1. A wind direction-controlling plate being in a plate shape in which the length in the longitudinal direction is twice or more that in the short-length direction, and

having a thickness of 0.7 mm or more and 4 mm or less, wherein

the wind direction-controlling plate is formed by injection molding of a polybutylene terephthalate resin composition containing a polybutylene terephthalate resin, a polyethylene terephthalate resin, and glass fiber and having a melt viscosity of 0.10 kPa·s or more and 0.30 kPa·s or less at a temperature of 260° C. and a shear rate of 1000 sec−1 from a gate at an end in the longitudinal direction of the plate or near the end.

2. The wind direction-controlling plate according to claim 1, wherein

the polybutylene terephthalate resin composition has:

a flexural modulus of 15000 MPa or more and a flexural strength of 170 MPa or more measured in accordance with ISO 178; and

a Charpy impact value of 7 kJ/m2 or more measured in accordance with ISO 179/1 eA.

3. The wind direction-controlling plate according to claim 1, wherein

the polybutylene terephthalate resin composition:

has a mass ratio of the polybutylene terephthalate resin to the polyethylene terephthalate resin (content of polybutylene terephthalate resin/content of polyethylene terephthalate resin) of 4/6 or more and 7/3 or less;

contains the glass fiber in a content of 80 parts by mass or more and 140 parts by mass or less based on 100 parts by mass of the sum of the content of the polybutylene terephthalate resin and the content of the polyethylene terephthalate resin;

further contains an inorganic filler other than the glass fiber in a content of 40 parts by mass or less; and

further contains a polyhydric alcohol fatty acid partial ester in a content of 3 parts by mass or less.

4. The wind direction-controlling plate according to claim 3, wherein the inorganic filler is talc having a particle diameter of 10 μm or more and 30 μm or less.

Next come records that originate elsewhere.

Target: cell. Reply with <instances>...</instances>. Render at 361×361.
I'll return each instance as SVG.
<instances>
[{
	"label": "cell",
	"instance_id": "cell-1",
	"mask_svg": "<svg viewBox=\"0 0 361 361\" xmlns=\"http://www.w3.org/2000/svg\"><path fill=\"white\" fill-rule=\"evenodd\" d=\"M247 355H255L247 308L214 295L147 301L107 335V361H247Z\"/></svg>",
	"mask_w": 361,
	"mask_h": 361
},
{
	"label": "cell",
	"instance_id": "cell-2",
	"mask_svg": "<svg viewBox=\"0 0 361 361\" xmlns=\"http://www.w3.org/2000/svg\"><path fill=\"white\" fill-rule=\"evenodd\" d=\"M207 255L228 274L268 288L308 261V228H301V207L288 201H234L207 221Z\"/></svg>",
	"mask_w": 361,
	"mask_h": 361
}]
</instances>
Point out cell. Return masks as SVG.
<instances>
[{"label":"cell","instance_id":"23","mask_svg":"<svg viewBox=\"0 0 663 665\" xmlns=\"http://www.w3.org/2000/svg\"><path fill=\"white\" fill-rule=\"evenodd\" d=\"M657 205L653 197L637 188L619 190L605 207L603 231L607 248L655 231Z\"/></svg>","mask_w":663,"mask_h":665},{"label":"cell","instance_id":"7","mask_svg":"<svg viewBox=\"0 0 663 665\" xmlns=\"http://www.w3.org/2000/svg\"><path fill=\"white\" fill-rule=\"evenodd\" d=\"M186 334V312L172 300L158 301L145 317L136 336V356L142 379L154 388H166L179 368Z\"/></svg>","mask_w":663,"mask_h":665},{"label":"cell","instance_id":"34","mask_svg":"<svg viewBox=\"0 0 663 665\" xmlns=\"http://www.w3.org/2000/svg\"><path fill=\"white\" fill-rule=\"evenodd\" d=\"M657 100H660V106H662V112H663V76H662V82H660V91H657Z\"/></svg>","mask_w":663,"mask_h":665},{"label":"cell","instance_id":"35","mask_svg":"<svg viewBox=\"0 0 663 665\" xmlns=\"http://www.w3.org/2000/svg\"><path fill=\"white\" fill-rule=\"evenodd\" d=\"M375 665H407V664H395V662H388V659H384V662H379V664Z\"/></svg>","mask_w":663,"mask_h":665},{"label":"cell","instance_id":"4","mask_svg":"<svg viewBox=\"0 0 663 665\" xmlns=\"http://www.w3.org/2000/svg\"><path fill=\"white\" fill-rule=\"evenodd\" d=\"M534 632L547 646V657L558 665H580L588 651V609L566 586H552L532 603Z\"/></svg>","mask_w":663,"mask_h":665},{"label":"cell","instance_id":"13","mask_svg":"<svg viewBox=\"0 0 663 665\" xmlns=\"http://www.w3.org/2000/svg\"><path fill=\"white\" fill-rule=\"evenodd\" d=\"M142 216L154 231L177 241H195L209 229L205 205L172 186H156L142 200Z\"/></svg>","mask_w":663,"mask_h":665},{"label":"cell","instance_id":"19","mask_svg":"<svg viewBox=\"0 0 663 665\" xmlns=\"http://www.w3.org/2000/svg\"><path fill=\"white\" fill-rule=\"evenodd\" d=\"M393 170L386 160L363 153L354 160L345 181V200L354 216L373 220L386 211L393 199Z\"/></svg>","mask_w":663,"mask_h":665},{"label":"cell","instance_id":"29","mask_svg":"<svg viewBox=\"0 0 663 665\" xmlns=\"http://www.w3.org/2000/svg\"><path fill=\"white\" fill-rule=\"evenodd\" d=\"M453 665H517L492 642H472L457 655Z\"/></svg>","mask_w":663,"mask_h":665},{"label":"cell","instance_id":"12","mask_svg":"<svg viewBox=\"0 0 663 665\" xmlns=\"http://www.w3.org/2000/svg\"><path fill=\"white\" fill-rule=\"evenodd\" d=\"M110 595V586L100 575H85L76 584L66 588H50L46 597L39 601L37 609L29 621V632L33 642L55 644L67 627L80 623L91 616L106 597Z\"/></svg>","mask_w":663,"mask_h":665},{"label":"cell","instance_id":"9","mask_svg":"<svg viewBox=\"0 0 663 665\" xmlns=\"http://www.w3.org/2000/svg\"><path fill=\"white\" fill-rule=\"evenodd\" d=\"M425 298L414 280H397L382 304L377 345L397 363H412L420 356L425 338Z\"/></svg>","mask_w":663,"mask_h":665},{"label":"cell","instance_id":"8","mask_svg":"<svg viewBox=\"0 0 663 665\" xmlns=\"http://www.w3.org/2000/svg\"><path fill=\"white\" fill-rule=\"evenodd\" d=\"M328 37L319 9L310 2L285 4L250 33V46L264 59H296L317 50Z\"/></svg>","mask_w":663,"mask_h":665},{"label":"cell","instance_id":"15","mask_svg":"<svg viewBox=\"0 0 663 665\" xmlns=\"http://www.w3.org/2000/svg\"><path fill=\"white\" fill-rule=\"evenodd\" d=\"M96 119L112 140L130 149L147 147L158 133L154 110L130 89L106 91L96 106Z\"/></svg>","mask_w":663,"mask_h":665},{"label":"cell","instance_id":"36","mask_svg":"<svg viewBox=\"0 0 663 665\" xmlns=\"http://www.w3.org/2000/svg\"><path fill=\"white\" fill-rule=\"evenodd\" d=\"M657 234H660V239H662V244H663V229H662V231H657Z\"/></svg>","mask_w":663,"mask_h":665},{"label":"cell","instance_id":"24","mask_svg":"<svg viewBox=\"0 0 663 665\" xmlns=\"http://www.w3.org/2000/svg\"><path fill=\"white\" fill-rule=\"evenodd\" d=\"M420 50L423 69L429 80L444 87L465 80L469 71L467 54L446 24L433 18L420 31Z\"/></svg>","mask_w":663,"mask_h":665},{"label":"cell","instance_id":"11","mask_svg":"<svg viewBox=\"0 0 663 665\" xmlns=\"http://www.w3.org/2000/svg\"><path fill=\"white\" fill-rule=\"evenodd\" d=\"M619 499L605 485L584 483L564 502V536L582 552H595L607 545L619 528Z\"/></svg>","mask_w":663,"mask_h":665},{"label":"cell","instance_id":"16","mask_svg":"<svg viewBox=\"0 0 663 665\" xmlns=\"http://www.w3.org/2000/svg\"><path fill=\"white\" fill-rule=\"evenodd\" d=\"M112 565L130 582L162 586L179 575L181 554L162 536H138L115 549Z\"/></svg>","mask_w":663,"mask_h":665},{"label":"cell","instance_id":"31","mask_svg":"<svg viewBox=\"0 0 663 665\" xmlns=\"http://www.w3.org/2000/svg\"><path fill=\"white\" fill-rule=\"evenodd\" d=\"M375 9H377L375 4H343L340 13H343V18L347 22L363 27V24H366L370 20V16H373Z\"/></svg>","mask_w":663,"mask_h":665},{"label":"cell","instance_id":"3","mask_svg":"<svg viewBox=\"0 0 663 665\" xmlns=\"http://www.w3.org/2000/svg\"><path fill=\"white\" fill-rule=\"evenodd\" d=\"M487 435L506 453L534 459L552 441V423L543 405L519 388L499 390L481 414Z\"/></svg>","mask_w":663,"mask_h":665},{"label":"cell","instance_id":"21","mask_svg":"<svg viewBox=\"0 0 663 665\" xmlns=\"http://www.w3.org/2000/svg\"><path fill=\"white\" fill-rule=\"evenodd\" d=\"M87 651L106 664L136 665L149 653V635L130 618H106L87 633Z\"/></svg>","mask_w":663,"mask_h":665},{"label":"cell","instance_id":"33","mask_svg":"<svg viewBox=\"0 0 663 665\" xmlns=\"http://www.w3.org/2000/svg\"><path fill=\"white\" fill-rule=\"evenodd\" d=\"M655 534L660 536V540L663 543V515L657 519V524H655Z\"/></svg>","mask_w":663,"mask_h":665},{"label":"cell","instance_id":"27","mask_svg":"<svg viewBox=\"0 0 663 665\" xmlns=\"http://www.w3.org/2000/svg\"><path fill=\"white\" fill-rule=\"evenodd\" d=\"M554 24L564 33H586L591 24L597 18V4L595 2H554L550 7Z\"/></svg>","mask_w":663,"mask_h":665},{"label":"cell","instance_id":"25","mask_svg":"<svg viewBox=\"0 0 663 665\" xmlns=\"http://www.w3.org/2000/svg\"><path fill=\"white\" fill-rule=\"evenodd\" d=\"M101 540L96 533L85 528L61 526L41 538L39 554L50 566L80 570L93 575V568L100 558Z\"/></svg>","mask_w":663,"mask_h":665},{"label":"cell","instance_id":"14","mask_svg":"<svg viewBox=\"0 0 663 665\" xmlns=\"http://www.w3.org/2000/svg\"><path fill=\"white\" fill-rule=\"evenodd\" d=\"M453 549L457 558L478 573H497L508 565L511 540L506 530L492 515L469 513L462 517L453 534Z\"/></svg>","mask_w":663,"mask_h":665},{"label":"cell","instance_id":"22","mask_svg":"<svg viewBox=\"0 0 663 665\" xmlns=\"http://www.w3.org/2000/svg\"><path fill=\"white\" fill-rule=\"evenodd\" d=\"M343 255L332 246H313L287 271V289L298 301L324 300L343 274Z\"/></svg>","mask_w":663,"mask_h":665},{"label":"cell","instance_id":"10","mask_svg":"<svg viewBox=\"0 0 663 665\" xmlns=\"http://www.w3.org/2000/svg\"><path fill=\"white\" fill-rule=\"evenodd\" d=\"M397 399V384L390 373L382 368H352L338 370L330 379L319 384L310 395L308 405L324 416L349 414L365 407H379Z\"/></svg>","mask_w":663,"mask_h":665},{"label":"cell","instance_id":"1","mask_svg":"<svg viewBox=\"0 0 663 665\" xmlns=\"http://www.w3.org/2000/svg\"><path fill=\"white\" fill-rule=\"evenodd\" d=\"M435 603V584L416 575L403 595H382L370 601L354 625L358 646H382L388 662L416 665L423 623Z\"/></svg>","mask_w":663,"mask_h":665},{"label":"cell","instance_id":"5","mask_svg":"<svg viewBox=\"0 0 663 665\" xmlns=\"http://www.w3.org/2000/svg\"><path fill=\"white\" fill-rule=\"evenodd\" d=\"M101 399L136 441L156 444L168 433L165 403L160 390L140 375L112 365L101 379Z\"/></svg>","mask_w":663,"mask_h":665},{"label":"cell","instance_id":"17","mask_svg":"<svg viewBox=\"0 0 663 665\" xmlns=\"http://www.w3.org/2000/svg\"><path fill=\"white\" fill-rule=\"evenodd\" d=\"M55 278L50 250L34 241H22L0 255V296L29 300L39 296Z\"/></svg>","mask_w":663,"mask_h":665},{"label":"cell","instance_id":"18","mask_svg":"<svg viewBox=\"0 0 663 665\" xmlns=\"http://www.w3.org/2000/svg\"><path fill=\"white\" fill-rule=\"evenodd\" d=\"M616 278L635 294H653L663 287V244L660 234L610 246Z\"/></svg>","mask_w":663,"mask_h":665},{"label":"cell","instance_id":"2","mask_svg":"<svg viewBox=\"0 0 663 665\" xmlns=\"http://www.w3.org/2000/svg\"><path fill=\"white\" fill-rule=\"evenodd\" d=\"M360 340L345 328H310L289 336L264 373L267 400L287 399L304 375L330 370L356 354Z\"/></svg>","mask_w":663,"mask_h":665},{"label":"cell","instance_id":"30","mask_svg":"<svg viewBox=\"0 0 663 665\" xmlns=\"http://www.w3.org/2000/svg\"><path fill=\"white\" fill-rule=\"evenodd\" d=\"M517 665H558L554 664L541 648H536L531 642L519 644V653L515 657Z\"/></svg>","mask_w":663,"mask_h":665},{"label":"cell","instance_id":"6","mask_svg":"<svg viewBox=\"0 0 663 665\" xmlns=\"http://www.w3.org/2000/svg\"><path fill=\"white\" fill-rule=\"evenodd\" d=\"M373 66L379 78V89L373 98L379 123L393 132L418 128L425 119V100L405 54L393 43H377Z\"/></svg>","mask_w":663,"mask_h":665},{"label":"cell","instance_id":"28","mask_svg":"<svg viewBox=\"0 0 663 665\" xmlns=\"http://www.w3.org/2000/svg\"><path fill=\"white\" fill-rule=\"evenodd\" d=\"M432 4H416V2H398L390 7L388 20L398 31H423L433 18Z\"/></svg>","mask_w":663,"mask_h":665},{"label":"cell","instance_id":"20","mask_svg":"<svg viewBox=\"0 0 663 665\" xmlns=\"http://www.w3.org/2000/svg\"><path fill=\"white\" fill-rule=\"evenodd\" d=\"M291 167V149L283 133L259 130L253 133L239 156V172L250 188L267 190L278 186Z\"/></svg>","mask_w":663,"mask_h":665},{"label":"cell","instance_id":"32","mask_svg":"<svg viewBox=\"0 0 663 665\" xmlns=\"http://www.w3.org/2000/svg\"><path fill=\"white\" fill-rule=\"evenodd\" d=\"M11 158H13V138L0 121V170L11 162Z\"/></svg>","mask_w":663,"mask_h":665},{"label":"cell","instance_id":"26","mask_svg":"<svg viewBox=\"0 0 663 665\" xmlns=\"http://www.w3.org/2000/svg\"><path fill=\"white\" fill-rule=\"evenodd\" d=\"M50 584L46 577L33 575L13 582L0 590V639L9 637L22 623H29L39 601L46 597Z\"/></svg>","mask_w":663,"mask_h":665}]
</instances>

5. The wind direction-controlling plate according to claim 1, wherein

the wind direction-controlling plate includes rotary shaft portions extending from both ends of the wind direction-controlling plate in the longitudinal direction and transmitting a driving force to the plate; and

the gate is disposed on one of the rotary shaft portions or at the end of one of the rotary shaft portions in the axial direction.

6. A method of producing the wind direction-controlling plate according to claim 5 by injection molding, wherein

the injection molding is performed controlling the polybutylene terephthalate resin composition in a molten state, passing through the rotary shaft portions, in a cavity so as to have a shear rate of 1×103/sec or more and 1×106/sec or less,

at a holding pressure of 30 MPa or more and 100 MPa or less and

a mold temperature of 100° C. or less.